Other witnesses testified in the months before the bombing that McVeigh contacted them looking for bomb components, and Eldon Elliott, who owns an auto body shop in Junction City, Kansas, said he had no doubt that a man who identified himself as Robert Kling and rented a Ryder truck several days before the bombing was, in fact, Timothy McVeigh. His sister, Jennifer, said six months before the bombing her brother had told her that he was taking his hatred of the government for its role at Waco from the propaganda stage to the action stage.
The government’s two star witnesses were a married couple, Laurie and Michael Fortier, close friends of McVeigh’s. Laurie Fortier told the jury that McVeigh showed her how he intended to build a bomb to blow up the federal building in Oklahoma City. Testifying under immunity from prosecution, she described how McVeigh got out soup cans and arranged them the way the barrels would be in the truck, but when defense attorney Stephen Jones cross-examined her for three hours, she admitted she was a drug user and said she had repeatedly lied about McVeigh until she faced legal action from the FBI. Jones asked, “All you had to do to prevent death for these 168 people was to pick up the telephone?” Fortier: “Yes.” Jones: “And you did not do that, did you?” Fortier: “No.”

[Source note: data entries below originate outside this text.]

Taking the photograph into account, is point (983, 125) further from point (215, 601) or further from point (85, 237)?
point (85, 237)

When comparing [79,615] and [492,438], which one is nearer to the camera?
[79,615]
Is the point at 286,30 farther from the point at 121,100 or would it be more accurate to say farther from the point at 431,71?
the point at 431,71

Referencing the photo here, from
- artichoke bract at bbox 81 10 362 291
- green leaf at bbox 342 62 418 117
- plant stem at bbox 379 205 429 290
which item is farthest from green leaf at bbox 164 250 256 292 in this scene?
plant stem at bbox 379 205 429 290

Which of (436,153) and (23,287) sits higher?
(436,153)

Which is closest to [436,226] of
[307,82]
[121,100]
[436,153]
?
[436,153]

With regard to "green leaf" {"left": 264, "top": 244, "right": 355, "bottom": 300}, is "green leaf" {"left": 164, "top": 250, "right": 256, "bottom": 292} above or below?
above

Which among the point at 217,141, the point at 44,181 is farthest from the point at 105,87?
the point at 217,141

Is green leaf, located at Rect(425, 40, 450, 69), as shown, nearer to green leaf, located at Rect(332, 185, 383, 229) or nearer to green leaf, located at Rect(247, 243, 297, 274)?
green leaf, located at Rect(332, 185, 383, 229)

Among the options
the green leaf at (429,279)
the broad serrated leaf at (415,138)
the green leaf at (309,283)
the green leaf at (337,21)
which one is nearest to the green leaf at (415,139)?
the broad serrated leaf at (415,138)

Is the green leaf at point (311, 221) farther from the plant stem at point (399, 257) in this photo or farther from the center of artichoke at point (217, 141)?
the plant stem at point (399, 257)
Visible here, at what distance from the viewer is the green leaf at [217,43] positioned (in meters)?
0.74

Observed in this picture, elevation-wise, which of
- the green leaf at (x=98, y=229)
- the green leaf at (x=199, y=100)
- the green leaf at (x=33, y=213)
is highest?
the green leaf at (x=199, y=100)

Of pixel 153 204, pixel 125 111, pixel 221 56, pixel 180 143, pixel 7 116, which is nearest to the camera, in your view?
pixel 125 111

Michael Fortier, a former army buddy and friend of McVeigh’s for nine years, described how he and the defendant drove to Oklahoma City and surveyed the Murrah Building four months before the bombing. Fortier said McVeigh showed him where he planned to park his getaway car. And he said McVeigh justified killing innocent people because they were storm troopers for the federal government, guilty by association for the deaths at Waco. Like his wife, Fortier said under cross-examination that he had lied about McVeigh because he was scared and he admitted he had used drugs. The defense suggested the couple made up their stories in order to get reduced sentences. Michael Fortier faces up to 23 years in prison, but the government can reduce his sentence for his cooperation. The defense will begin its case tomorrow and is expected to call some 40 witnesses.